Dr. John Carter of the University of South Florida College of Medicine led the National Institutes of Health-sponsored investigation and said the findings represent a major step toward management, and possibly cure, of the disease.
"Our findings lend hope that eradication of this persistent infection is attainable and a possible cure exists," said Carter, an associate professor of medicine.
The scientists said reactive arthritis, also known as Reiter's syndrome, is an autoimmune disorder that develops in response to an infection elsewhere in the body. That type of arthritis is most commonly caused by the bacteria Chlamydia trachomatis, usually acquired through sexual contact, or Chlamydia pneumoniae, which can trigger respiratory infection.

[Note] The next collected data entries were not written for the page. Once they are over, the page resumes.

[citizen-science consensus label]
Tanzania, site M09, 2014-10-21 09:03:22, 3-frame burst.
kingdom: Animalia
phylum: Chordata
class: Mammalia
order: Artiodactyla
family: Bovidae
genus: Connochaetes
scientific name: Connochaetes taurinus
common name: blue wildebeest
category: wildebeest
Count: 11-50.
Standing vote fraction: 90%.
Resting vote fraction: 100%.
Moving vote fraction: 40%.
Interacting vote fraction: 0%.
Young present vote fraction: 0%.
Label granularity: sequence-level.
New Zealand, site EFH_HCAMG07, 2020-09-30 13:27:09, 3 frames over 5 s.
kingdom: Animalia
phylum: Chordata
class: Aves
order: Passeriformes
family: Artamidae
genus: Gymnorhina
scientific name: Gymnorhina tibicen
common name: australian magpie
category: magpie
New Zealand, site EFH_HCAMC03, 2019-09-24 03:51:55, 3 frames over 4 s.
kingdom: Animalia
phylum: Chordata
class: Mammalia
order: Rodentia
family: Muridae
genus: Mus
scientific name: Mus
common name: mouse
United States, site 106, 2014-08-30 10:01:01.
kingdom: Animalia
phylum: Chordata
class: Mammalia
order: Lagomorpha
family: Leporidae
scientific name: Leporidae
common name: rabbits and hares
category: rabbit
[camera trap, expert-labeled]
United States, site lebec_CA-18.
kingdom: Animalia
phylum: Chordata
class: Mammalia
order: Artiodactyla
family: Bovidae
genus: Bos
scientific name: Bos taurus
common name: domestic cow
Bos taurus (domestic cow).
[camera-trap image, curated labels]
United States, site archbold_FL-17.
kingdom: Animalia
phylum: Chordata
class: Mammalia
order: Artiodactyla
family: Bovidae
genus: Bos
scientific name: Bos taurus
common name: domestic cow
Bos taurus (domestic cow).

The research team devised a new prolonged course of combination antibiotic treatment, which attacked two different pathways that allow Chlamydia infection to persist in the joints.
The double-blind, placebo-controlled trial involved 42 patients randomly assigned to one of three treatment groups -- rifampin plus doxycycline, rifampin plus azithromycin, or placebo.
The researchers said patients treated with the combination antibiotics improved significantly more in measures of the swelling and tenderness of joints and symptom assessment.
The trial that included the Louisiana State Health Science Center, the University of Toronto and Wayne State University appears in the journal Arthritis & Rheumatism.